Game Dynamics and Equilibrium Computation in the Population Protocol Model

TL;DR

This paper explores how populations of agents playing repeated games evolve over time under local update rules, introducing a new equilibrium concept and analyzing the dynamics through high-dimensional Ehrenfest random walks.

Contribution

It introduces a novel distributional equilibrium concept and links population game dynamics to high-dimensional Ehrenfest walks, providing exact stationary distributions and convergence bounds.

Findings

Dynamics relate to high-dimensional Ehrenfest random walks.

Derived exact stationary distributions and mixing time bounds.

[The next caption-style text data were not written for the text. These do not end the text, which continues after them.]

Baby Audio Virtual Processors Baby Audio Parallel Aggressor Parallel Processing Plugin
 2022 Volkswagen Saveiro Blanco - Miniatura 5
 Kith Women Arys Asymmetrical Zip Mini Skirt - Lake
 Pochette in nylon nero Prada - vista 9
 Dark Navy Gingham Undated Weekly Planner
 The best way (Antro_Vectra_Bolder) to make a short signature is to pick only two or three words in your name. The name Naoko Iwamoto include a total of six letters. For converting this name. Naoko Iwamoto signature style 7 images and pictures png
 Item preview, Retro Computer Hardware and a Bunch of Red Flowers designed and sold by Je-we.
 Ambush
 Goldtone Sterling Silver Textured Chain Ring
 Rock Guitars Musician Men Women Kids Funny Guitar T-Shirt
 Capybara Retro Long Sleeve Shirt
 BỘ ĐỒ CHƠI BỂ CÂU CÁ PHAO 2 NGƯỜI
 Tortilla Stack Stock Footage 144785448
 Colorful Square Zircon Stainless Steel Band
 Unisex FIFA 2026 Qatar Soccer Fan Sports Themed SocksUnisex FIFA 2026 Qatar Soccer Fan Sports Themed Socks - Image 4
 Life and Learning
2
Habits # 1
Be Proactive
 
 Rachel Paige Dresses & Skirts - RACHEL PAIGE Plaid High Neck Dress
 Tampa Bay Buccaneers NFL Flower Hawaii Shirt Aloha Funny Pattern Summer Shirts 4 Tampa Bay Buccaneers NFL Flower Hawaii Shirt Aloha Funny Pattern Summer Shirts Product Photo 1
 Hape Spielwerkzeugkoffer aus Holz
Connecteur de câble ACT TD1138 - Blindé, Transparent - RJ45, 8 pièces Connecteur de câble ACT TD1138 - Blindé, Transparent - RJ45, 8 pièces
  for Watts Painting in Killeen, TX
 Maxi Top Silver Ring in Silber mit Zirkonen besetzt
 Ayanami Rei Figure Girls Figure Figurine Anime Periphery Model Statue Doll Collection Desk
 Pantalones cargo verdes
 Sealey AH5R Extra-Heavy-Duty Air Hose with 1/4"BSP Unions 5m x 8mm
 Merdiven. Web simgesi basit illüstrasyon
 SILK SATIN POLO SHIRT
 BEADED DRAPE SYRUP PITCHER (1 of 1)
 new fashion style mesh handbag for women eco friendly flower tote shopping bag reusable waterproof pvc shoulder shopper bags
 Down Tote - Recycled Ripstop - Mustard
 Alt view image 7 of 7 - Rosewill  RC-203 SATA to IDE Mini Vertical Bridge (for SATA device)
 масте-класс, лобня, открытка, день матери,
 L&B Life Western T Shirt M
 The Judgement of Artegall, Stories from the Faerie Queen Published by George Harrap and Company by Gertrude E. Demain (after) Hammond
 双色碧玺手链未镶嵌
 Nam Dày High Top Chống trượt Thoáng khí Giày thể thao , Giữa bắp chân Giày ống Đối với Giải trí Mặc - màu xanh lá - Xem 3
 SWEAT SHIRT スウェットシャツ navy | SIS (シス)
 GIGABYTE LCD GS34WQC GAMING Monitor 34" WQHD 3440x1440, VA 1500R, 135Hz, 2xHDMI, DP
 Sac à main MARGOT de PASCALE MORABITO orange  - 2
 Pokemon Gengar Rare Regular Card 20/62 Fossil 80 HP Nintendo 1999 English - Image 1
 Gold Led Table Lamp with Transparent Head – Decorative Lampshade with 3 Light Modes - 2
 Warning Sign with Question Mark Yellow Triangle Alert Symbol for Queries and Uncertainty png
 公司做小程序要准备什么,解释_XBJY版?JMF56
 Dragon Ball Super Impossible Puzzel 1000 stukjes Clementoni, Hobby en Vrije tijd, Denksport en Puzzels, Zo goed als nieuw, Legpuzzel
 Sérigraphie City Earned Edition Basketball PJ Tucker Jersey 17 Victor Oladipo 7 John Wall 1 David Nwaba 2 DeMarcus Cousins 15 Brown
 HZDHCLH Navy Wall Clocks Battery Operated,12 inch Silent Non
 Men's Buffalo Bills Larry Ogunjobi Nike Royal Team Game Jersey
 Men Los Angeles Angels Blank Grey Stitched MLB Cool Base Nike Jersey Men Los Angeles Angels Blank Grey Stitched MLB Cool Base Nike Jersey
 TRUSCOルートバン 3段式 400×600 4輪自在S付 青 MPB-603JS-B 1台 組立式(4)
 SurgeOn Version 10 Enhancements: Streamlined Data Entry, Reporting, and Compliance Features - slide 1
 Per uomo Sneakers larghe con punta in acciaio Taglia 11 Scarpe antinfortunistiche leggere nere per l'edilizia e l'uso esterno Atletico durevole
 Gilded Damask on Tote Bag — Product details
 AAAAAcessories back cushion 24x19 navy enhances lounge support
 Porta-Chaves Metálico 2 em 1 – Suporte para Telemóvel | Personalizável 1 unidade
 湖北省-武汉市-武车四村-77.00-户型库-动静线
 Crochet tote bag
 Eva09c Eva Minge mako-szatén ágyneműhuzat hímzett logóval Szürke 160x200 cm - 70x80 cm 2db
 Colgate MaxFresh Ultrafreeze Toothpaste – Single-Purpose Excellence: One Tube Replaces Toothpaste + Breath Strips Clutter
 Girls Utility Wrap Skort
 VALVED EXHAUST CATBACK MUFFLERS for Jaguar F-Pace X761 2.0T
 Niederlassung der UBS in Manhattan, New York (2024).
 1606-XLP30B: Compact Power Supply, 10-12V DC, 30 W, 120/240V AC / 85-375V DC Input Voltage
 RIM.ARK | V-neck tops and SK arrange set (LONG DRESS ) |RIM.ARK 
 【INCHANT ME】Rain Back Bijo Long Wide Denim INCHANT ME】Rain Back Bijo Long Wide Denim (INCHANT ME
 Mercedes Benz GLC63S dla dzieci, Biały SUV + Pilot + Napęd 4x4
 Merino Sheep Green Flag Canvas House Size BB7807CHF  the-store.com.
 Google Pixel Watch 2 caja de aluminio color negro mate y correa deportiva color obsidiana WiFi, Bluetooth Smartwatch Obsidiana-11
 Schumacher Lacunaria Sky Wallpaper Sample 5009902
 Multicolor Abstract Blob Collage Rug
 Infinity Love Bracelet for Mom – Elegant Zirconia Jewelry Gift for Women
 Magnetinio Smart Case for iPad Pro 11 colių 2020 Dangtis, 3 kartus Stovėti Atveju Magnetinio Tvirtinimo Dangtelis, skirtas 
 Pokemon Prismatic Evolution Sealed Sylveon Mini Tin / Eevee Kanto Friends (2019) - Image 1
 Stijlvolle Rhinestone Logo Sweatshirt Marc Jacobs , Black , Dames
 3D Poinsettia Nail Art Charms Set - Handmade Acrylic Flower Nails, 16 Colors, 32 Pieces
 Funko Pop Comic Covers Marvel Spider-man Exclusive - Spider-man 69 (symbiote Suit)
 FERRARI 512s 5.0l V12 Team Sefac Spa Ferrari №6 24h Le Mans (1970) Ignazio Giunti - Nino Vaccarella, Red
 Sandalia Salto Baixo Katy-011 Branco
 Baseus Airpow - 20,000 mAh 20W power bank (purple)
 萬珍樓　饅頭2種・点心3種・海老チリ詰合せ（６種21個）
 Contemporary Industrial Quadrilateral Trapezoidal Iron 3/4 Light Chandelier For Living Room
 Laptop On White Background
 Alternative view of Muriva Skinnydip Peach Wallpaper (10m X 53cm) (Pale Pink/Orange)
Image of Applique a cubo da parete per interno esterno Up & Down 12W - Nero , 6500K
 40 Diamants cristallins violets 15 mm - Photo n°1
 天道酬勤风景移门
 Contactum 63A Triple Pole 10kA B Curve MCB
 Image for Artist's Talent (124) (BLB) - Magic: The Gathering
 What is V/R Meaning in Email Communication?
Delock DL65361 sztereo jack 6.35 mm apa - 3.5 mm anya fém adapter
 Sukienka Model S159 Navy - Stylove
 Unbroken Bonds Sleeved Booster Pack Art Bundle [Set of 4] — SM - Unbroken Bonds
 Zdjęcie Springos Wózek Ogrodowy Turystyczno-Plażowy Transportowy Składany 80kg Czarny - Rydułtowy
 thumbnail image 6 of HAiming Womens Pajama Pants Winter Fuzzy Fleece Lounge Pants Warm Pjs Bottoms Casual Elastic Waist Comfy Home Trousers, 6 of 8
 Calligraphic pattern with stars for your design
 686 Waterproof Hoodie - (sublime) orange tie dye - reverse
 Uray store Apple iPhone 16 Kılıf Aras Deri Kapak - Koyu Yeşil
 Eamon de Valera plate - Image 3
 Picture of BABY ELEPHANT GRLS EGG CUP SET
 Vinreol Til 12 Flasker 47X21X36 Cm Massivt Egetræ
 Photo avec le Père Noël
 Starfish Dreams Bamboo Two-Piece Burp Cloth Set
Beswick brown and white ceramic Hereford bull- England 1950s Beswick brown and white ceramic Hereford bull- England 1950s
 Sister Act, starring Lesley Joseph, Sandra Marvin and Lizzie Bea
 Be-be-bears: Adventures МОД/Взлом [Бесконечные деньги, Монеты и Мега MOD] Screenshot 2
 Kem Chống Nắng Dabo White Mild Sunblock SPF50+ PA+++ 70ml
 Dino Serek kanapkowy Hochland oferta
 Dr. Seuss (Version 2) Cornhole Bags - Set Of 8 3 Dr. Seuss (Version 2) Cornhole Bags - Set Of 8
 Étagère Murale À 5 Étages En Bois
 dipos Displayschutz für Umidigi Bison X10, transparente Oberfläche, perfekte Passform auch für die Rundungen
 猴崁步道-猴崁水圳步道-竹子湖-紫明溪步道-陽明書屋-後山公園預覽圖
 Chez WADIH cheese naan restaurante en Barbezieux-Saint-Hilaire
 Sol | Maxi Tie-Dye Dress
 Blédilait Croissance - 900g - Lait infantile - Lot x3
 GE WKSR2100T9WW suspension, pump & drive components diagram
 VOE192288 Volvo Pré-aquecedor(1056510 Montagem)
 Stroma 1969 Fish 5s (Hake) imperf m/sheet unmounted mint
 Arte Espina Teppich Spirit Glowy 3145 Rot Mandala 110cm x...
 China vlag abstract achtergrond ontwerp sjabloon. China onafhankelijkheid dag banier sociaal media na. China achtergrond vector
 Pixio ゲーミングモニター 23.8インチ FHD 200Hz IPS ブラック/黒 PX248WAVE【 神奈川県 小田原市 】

Showed convergence to approximate distributional equilibria.

Abstract

We initiate the study of game dynamics in the population protocol model: $n$ agents each maintain a current local strategy and interact in pairs uniformly at random. Upon each interaction, the agents play a two-person game and receive a payoff from an underlying utility function, and they can subsequently update their strategies according to a fixed local algorithm. In this setting, we ask how the distribution over agent strategies evolves over a sequence of interactions, and we introduce a new distributional equilibrium concept to quantify the quality of such distributions. As an initial example, we study a class of repeated prisoner's dilemma games, and we consider a family of simple local update algorithms that yield non-trivial dynamics over the distribution of agent strategies. We show that these dynamics are related to a new class of high-dimensional Ehrenfest random walks, and we derive exact characterizations of their stationary distributions, bounds on their mixing times, and prove their convergence to approximate distributional equilibria. Our results highlight trade-offs between the local state space of each agent, and the convergence rate and approximation factor of the underlying dynamics. Our approach opens the door towards the further characterization of equilibrium computation for other classes of games and dynamics in the population setting.